— Task instructions —
The full set of entries, reproduced exactly, is the expected answer.

— Transcribed page contents —
::::::::::

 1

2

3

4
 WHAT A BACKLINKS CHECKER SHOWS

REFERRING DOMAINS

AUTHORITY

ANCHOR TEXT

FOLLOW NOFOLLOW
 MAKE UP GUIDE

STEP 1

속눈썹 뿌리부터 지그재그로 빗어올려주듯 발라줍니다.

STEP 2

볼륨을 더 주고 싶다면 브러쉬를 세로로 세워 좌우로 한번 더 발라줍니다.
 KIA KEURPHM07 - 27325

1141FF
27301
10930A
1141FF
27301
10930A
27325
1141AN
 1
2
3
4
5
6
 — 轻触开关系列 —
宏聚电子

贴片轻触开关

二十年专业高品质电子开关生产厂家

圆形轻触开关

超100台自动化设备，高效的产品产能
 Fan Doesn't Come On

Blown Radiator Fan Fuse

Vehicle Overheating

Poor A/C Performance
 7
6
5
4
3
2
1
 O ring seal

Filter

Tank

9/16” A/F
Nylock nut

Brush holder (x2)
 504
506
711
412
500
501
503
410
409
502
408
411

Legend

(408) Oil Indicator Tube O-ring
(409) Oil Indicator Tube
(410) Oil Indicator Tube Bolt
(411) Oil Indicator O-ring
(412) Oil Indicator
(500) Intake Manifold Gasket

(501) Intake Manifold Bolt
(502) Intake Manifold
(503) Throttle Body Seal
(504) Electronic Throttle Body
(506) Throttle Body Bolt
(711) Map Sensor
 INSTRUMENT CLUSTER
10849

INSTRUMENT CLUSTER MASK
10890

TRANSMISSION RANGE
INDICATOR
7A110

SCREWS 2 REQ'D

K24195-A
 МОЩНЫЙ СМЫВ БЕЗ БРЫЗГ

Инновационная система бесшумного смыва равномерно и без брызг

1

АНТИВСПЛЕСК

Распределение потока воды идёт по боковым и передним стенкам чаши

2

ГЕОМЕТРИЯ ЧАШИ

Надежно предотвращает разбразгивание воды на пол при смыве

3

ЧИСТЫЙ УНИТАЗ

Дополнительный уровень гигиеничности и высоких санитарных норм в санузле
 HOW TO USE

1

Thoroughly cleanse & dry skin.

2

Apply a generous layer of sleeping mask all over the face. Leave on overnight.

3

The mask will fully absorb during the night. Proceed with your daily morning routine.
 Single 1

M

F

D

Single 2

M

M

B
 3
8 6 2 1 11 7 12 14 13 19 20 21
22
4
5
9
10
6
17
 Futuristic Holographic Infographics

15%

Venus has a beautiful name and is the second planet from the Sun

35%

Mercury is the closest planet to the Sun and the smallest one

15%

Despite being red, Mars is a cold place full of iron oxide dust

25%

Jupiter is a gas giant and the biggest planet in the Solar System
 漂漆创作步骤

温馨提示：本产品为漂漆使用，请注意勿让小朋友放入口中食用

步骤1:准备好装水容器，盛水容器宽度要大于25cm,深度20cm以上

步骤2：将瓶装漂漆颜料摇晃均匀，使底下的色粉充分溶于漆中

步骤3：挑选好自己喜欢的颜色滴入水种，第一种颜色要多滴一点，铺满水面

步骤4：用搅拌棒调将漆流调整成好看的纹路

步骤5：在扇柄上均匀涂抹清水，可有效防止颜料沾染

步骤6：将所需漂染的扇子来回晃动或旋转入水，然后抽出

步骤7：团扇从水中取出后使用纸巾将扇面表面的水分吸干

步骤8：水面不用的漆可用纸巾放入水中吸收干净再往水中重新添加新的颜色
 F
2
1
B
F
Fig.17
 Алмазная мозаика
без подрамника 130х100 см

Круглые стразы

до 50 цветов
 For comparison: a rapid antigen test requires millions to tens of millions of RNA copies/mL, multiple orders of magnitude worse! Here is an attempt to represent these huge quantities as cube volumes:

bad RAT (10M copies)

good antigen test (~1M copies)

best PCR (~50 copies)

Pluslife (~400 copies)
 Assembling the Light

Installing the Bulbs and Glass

::::::::::

— Solution to the problem —
 1

2

3

4
 WHAT A BACKLINKS CHECKER SHOWS

REFERRING DOMAINS

AUTHORITY

ANCHOR TEXT

FOLLOW NOFOLLOW
 MAKE UP GUIDE

STEP 1

속눈썹 뿌리부터 지그재그로 빗어올려주듯 발라줍니다.

STEP 2

볼륨을 더 주고 싶다면 브러쉬를 세로로 세워 좌우로 한번 더 발라줍니다.
 KIA KEURPHM07 - 27325

1141FF
27301
10930A
1141FF
27301
10930A
27325
1141AN
 1
2
3
4
5
6
 — 轻触开关系列 —
宏聚电子

贴片轻触开关

二十年专业高品质电子开关生产厂家

圆形轻触开关

超100台自动化设备，高效的产品产能
 Fan Doesn't Come On

Blown Radiator Fan Fuse

Vehicle Overheating

Poor A/C Performance
 7
6
5
4
3
2
1
 O ring seal

Filter

Tank

9/16” A/F
Nylock nut

Brush holder (x2)
 504
506
711
412
500
501
503
410
409
502
408
411

Legend

(408) Oil Indicator Tube O-ring
(409) Oil Indicator Tube
(410) Oil Indicator Tube Bolt
(411) Oil Indicator O-ring
(412) Oil Indicator
(500) Intake Manifold Gasket

(501) Intake Manifold Bolt
(502) Intake Manifold
(503) Throttle Body Seal
(504) Electronic Throttle Body
(506) Throttle Body Bolt
(711) Map Sensor
 INSTRUMENT CLUSTER
10849

INSTRUMENT CLUSTER MASK
10890

TRANSMISSION RANGE
INDICATOR
7A110

SCREWS 2 REQ'D

K24195-A
 МОЩНЫЙ СМЫВ БЕЗ БРЫЗГ

Инновационная система бесшумного смыва равномерно и без брызг

1

АНТИВСПЛЕСК

Распределение потока воды идёт по боковым и передним стенкам чаши

2

ГЕОМЕТРИЯ ЧАШИ

Надежно предотвращает разбразгивание воды на пол при смыве

3

ЧИСТЫЙ УНИТАЗ

Дополнительный уровень гигиеничности и высоких санитарных норм в санузле
 HOW TO USE

1

Thoroughly cleanse & dry skin.

2

Apply a generous layer of sleeping mask all over the face. Leave on overnight.

3

The mask will fully absorb during the night. Proceed with your daily morning routine.
 Single 1

M

F

D

Single 2

M

M

B
 3
8 6 2 1 11 7 12 14 13 19 20 21
22
4
5
9
10
6
17
 Futuristic Holographic Infographics

15%

Venus has a beautiful name and is the second planet from the Sun

35%

Mercury is the closest planet to the Sun and the smallest one

15%

Despite being red, Mars is a cold place full of iron oxide dust

25%

Jupiter is a gas giant and the biggest planet in the Solar System
 漂漆创作步骤

温馨提示：本产品为漂漆使用，请注意勿让小朋友放入口中食用

步骤1:准备好装水容器，盛水容器宽度要大于25cm,深度20cm以上

步骤2：将瓶装漂漆颜料摇晃均匀，使底下的色粉充分溶于漆中

步骤3：挑选好自己喜欢的颜色滴入水种，第一种颜色要多滴一点，铺满水面

步骤4：用搅拌棒调将漆流调整成好看的纹路

步骤5：在扇柄上均匀涂抹清水，可有效防止颜料沾染

步骤6：将所需漂染的扇子来回晃动或旋转入水，然后抽出

步骤7：团扇从水中取出后使用纸巾将扇面表面的水分吸干

步骤8：水面不用的漆可用纸巾放入水中吸收干净再往水中重新添加新的颜色
 F
2
1
B
F
Fig.17
 Алмазная мозаика
без подрамника 130х100 см

Круглые стразы

до 50 цветов
 For comparison: a rapid antigen test requires millions to tens of millions of RNA copies/mL, multiple orders of magnitude worse! Here is an attempt to represent these huge quantities as cube volumes:

bad RAT (10M copies)

good antigen test (~1M copies)

best PCR (~50 copies)

Pluslife (~400 copies)
 Assembling the Light

Installing the Bulbs and Glass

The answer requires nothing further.